» Things to do
A - Decide whether each statement agrees with the text on NGinn task types, answering yes or no and quoting the words of the text that settle it: (i) NGinn's manual task building block includes a ready-made TODO list; (ii) a timer task needs exactly one of its two parameters specified; (iii) any MCID may be chosen as long as it uniquely identifies the task waiting for the message.
B - Rewrite the part of the text on NGinn task types between "1. Manual task" and "of the task)", inclusive, with "TODO" replaced by "to-do".

» Given passage
>>>
So let's try to describe what are the most common types of tasks and what can they do. NGinn is not complete yet, so this will rather be a wish list than a typical technical documentation.

  1. Manual task

    Manual tasks are tasks that are assigned to people (application users). Usually application will provide some kind of 'TODO' list where each user can see tasks currently assigned to him and from where he/she can pick up next task to be done. NGinn provides 'Manual task' building block, but it does not contain actual TODO list or GUI implementation - this is application specific and NGinn does not restrict the implementation.
    Manual tasks have the following configurable parameters:
    • Assignee - id of person responsible for the task
    • Assignee group - id of group responsible for the task (either Assignee or Assignee group must be specified)
    • Task title (short summary)
    • Description (textual description of the task)
    Much more can be said about manual tasks, for example we haven't touched at all the subject of resource management (people database) and organizational structure (groups). I'm going to give you more details on this in next posts.

  2. Timer task

    Timer tasks are used to introduce configurable delays into the process. In runtime, timer task 'starts' when it is enabled (that is, when it gets all required input tokens) and then waits specified amount of time before completing. Task has two parameters:
    • Delay amount (for example: 00:00:30, meaning 30 seconds) or
    • Due date (fixed moment in time when the task will complete). Exactly one of these parameters needs to be specified, depending on situation.


  3. Subprocess task

    As the name suggests, it's a task for starting a sub-process. When this task is enabled it initiates an instance of sub-process and waits until the sub-process completes. Then the task will also complete.
    To start a sub-process we need to know it's name (definition ID) and we need to have input data in correct structure (as defined by process input variables). In this case subprocess task's input data becomes the input data for the newly created process, and when the sub-process completes it's output data becomes Subprocess task's output data. Therefore we need to make sure the subprocess task has the same input/output data structure as the sub-process.

  4. Notification task

    Notification task is used for sending email / sms / other notifications to users.

  5. 'Receive Message' task

    The 'receive message' task waits for a message. It is used in scenarios where communication with external systems is necessary and when our process needs to wait for some information sent by external party. Each external message that can be received contains some data and must contain a special ID, called Message Correlation ID (MCID). The MCID is a runtime parameter of the Receive Message task, that is we need to specify what is the MCID for each Receive Message task. We are free to choose any MCID, but it must uniquely identify the task waiting for the message. By default (when not specified), MCID is assumed to have the following structure: [process instance id].[task id], for example e3bc903829badca321.wait_task.
    The structure of message is defined by Receive Message task's output variables - the message should simply contain values of these variables. When message is received its contents are retrieved and put in Receive Message task's output variables. Then the task completes.
    The most important fact here is that the MCID must be known to the external party when it sends us the message. So either the MCID is mutually agreed on, or our process needs to send the MCID to the external system before it can receive the message from it.
<<<
Recorded data:
>>>
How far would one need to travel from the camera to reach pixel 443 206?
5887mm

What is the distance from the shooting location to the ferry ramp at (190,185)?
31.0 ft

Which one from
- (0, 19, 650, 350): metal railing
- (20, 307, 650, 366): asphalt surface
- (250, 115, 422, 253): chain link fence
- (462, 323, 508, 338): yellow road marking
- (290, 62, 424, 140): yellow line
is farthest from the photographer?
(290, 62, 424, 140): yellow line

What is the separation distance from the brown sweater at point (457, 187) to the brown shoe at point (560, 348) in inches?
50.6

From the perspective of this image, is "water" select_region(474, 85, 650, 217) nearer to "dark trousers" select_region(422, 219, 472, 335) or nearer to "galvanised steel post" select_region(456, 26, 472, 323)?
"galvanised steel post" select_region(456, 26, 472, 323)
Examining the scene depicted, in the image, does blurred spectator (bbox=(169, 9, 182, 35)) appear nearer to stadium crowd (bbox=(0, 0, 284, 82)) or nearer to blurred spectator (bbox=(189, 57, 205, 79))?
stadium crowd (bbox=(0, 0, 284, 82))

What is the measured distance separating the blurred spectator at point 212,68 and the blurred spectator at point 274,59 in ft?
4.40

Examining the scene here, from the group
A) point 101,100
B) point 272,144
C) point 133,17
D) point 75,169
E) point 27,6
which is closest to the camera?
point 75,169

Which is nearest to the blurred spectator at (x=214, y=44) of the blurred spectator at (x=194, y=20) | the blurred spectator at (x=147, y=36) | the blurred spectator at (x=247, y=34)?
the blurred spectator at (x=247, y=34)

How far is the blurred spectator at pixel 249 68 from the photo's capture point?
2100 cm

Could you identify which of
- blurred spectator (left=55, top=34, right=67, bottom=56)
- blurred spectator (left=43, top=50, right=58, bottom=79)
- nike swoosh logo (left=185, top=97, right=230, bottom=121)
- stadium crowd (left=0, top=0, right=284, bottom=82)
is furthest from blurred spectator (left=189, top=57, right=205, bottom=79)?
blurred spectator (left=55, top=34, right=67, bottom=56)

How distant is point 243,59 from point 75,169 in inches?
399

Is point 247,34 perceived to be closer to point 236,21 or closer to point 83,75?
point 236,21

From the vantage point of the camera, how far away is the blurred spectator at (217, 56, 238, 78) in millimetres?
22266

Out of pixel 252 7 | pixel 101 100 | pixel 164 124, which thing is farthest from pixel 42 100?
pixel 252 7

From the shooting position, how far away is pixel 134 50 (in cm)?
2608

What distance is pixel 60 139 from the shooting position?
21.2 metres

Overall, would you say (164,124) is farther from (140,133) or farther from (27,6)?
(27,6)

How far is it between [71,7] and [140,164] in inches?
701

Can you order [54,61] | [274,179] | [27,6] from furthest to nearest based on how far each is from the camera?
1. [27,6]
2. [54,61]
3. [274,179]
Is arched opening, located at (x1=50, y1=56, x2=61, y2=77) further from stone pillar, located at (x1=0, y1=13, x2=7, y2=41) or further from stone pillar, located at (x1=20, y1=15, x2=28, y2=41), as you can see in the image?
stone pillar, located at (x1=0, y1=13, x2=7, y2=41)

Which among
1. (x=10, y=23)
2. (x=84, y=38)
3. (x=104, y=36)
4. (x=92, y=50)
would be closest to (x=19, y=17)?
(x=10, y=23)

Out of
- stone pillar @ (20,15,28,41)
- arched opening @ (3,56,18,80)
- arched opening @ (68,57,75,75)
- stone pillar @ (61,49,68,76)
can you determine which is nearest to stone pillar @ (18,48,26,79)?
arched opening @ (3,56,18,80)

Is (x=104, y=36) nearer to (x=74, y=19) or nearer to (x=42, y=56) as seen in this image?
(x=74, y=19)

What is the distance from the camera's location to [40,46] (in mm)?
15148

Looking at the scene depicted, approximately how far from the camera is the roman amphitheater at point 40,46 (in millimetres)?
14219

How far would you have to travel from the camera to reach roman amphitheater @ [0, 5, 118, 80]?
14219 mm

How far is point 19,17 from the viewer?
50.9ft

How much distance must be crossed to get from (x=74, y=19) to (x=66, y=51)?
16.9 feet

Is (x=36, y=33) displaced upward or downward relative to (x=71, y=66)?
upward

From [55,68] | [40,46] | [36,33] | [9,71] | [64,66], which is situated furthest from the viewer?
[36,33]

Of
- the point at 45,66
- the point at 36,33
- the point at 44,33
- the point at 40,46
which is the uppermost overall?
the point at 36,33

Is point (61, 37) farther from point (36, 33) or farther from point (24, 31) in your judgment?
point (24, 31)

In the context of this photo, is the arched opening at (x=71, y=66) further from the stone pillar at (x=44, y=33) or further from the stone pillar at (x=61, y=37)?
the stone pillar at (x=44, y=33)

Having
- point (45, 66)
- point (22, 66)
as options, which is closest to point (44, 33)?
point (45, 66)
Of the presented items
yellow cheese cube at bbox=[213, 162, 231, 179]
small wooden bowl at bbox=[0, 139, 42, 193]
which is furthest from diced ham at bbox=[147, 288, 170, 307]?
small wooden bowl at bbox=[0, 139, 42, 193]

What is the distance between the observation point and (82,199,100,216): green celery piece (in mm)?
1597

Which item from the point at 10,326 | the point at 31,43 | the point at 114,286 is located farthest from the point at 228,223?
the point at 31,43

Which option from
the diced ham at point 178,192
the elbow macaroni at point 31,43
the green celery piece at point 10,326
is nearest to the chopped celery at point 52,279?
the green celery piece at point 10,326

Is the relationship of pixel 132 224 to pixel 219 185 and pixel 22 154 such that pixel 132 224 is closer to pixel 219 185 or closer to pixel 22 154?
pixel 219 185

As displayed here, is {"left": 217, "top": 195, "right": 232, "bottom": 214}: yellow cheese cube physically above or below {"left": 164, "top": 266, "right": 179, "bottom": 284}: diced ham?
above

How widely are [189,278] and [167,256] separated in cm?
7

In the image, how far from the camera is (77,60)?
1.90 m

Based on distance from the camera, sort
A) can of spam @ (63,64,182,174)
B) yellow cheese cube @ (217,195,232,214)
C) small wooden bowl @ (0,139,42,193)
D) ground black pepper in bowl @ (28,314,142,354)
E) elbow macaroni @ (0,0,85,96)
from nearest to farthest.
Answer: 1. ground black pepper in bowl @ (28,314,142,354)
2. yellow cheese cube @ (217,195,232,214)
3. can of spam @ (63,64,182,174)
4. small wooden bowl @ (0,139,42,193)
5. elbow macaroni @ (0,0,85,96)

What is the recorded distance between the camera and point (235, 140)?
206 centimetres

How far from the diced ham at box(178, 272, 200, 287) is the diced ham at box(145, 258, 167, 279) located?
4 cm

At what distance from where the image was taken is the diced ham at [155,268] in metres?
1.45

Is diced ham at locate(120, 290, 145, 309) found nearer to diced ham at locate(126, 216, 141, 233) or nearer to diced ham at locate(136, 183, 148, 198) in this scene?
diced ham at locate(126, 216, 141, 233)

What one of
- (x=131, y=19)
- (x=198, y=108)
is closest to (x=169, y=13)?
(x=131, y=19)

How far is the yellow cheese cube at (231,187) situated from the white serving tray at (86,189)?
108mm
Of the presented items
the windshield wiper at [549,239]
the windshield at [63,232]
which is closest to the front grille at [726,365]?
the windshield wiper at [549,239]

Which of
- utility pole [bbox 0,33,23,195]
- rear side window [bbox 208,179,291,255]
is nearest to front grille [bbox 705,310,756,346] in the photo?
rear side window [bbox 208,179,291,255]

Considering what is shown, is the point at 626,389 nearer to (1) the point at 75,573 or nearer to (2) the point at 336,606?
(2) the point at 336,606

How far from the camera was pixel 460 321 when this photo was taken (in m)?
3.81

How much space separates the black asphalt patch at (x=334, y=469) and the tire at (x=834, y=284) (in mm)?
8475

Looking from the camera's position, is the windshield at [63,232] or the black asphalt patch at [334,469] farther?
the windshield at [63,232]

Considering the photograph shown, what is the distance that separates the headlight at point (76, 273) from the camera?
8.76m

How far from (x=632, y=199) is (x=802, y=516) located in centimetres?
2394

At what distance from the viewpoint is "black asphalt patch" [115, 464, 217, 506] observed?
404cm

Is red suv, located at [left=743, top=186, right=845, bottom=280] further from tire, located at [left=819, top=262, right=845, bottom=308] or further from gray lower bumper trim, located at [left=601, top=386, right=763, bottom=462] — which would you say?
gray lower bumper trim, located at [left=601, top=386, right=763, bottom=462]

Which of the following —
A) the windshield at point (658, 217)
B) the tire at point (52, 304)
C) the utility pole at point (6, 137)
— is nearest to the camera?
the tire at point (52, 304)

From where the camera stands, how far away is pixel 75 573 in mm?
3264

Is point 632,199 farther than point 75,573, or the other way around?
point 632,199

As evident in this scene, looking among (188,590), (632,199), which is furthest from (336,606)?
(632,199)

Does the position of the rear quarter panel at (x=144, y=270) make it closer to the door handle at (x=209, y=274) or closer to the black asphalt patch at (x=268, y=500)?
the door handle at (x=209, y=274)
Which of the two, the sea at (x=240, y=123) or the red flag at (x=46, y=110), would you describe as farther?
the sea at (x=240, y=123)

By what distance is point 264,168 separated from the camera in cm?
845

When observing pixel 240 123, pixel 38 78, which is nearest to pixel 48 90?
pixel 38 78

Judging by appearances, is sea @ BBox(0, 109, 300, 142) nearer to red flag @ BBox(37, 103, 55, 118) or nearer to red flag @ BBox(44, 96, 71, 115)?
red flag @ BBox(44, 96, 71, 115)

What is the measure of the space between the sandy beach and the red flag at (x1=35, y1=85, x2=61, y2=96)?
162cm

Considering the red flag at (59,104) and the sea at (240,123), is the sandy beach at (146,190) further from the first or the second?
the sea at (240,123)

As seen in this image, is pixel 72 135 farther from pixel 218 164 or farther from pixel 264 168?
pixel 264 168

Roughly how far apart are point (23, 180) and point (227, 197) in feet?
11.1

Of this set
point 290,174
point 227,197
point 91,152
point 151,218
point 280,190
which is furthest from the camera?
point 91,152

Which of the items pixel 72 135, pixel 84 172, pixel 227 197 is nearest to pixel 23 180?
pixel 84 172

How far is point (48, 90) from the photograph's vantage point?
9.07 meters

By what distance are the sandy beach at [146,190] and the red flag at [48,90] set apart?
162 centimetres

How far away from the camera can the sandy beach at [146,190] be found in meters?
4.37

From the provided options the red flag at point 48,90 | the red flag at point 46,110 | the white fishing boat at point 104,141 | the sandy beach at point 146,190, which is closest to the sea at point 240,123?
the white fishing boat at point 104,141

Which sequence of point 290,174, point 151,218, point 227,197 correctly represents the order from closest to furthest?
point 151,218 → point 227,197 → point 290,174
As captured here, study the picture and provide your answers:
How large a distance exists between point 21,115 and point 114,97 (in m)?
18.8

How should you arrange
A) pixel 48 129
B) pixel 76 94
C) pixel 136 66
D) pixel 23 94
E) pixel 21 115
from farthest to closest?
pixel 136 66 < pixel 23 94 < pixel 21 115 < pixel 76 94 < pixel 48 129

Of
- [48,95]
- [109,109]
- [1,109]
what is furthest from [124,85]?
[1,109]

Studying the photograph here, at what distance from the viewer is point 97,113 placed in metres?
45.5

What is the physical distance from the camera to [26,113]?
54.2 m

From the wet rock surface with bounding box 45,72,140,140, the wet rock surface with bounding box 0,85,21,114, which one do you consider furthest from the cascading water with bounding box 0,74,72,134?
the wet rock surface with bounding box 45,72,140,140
<<<
» Answers provided
A -
(i) No: "it does not contain actual TODO list or GUI implementation"
(ii) Yes: "Exactly one of these parameters needs to be specified, depending on situation."
(iii) Yes: "We are free to choose any MCID, but it must uniquely identify the task waiting for the message."

B -
1. Manual task

    Manual tasks are tasks that are assigned to people (application users). Usually application will provide some kind of 'to-do' list where each user can see tasks currently assigned to him and from where he/she can pick up next task to be done. NGinn provides 'Manual task' building block, but it does not contain actual to-do list or GUI implementation - this is application specific and NGinn does not restrict the implementation.
    Manual tasks have the following configurable parameters:
    • Assignee - id of person responsible for the task
    • Assignee group - id of group responsible for the task (either Assignee or Assignee group must be specified)
    • Task title (short summary)
    • Description (textual description of the task)